Under Michigan regulations, Aquila bears the burden of demonstrating that either (a) the proposed activity is primarily dependent upon being located in the wetland, or (b) there are no feasible and prudent alternative, and they must show they are using all practical means to minimize impacts to wetlands. 

According to CSP2’s review, “The mining permit and wetland permit are inextricably linked. The location and size of proposed mine site facilities as presented in the November 2017 Wetland Permit Application are different from those presented in the Mining Permit Application, and pose risks to wetlands that have not been analyzed.”

“This red flag review underscores our existing concerns. Aquila’s Wetland permit application is shoddy. It is mired in untested assumptions about wetland hydrology, and the whole scheme hinges on a facility design which nobody has reviewed, much less approved,” said Kathleen Heideman, a member of MAG.

Front 40 and the Mining Action Group will deliver CSP2’s review to the Michigan Department of Environmental Quality (DEQ) at the Public Hearing on January 23rd, and ask that key finding and recommendations be incorporated into the Wetland Permit review process.

“As soon as we saw the extent of the facility modifications, we asked the DEQ’s Office of Oil, Gas and Minerals to immediately require Aquila to apply for an amendment of the Back Forty Mine permit, or review the facility changes along with the Wetland permit – but they’ve refused to consider these questions until after the Wetland permit review is done,” said Heideman. See: “Significant Changes to Aquila Back Forty Mine” ]

“How many wetlands will be destroyed or impaired by the Back Forty? These wetlands are just in the way – Aquila will mine them out, or fill them in, or the surface water will be diverted, or they’ll be buried under mine waste tailings and waste rock storage areas. Are all of these wetland losses unavoidable? That’s the big question,” said Steve Garske, a member of MAG.

“Aquila Resources seeks to destroy wetlands in order to build a sulfide mine on the bank of the Menominee River. It is an alarming proposal, given the proximity of wetlands to the river, and concerns about the company’s plan to follow the orebody deeper underground. This site is complex, hydrologically, with wetlands on all sides, flowing in different directions. And the total wetland impacts may be significantly underestimated, since additional years of underground mining would greatly increase the groundwater drawdown,” said Heideman.

“Local residents are very frustrated, understandably. Aquila is using a bait-and-switch strategy. Since the facility’s impacts on wetlands are at the heart of the review, it would have made more sense to scrutinize all the proposed changes to the design first, before submitting the Wetland permit application. Aquila does everything backwards,” said Ron Henriksen, spokesman for the Front 40 group.

“Our goal is to identify errors and inconsistencies between data and Aquila’s predicted impacts to wetlands. We want to ensure that concerned citizens, stakeholders and environmental regulators are fully informed as to the true impacts of this permit,” said Nathan Frischkorn, a Fellow with the Mining Action Group.
· · · · ·
# REQUIRED TASK A
Copy the wetland permit passage above word for word, from "According to CSP2’s" up to and including "Heideman, a member of MAG.".
· · · · ·
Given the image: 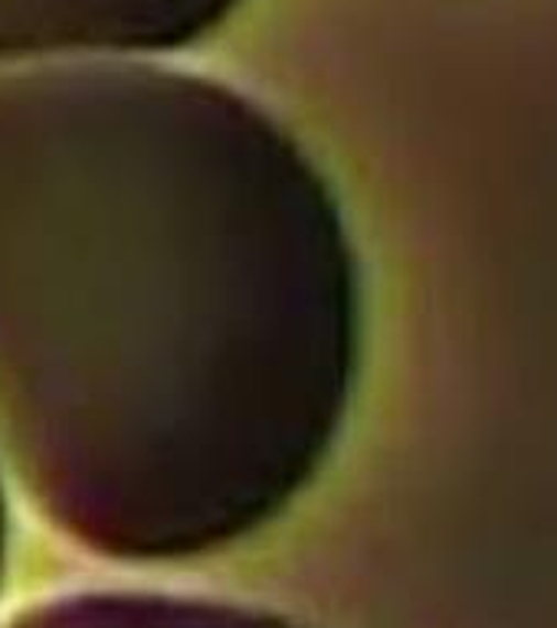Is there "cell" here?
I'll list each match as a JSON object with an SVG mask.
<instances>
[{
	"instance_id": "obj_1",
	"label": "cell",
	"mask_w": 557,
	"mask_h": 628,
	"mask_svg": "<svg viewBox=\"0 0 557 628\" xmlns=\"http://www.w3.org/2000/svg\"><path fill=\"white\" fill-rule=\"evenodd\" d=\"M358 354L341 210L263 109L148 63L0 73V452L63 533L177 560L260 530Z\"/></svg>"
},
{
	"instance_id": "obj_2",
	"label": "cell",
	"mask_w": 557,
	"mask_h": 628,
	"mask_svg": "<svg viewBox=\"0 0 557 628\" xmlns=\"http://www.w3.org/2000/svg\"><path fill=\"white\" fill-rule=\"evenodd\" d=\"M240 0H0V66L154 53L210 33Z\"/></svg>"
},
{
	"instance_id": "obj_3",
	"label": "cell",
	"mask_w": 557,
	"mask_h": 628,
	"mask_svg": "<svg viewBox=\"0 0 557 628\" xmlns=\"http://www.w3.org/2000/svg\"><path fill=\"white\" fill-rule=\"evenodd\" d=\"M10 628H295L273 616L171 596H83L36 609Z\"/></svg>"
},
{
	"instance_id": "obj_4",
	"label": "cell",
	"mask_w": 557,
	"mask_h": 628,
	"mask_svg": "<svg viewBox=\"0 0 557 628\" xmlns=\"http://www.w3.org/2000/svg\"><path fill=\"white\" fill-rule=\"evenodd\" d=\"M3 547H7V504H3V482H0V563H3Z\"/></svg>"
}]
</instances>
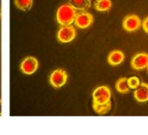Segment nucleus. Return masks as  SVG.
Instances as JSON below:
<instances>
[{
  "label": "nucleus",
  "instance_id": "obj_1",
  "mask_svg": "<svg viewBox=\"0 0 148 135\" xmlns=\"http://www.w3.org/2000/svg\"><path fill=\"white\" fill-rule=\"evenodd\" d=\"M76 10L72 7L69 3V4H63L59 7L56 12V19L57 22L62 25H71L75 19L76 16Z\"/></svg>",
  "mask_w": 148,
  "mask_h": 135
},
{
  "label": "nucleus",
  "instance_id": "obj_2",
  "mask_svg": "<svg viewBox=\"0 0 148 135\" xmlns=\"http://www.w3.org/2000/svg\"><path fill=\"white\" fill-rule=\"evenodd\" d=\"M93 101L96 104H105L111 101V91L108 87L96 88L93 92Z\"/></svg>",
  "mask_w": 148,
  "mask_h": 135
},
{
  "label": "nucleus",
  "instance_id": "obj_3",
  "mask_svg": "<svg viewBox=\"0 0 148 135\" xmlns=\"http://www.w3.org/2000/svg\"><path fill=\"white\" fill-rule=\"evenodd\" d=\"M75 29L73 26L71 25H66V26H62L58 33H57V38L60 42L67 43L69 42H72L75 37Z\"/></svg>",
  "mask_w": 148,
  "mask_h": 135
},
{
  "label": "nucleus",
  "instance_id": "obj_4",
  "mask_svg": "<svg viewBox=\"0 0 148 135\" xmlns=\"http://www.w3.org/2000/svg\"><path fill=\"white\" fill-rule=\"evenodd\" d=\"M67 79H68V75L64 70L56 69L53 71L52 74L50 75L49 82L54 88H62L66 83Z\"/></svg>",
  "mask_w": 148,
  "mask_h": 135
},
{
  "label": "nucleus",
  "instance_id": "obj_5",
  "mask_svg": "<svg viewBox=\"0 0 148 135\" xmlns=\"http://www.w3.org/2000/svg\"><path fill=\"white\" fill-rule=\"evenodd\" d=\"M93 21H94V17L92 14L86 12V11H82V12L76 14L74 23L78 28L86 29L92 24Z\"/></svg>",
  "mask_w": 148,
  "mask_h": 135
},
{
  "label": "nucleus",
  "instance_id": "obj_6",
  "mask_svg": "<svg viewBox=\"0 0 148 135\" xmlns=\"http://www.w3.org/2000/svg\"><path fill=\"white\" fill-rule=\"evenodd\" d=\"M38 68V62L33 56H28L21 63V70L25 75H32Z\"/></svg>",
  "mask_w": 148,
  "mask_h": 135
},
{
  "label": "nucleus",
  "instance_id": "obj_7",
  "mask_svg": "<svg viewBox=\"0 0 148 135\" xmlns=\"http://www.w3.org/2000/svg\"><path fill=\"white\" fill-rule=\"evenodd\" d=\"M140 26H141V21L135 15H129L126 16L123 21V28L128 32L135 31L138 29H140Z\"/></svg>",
· · · · ·
# REQUIRED TASK B
Collect every line in the records that contains the string "JSON".

# OUTPUT A
According to CSP2’s review, “The mining permit and wetland permit are inextricably linked. The location and size of proposed mine site facilities as presented in the November 2017 Wetland Permit Application are different from those presented in the Mining Permit Application, and pose risks to wetlands that have not been analyzed.”

“This red flag review underscores our existing concerns. Aquila’s Wetland permit application is shoddy. It is mired in untested assumptions about wetland hydrology, and the whole scheme hinges on a facility design which nobody has reviewed, much less approved,” said Kathleen Heideman, a member of MAG.

# OUTPUT B
I'll list each match as a JSON object with an SVG mask.
Instances as JSON below:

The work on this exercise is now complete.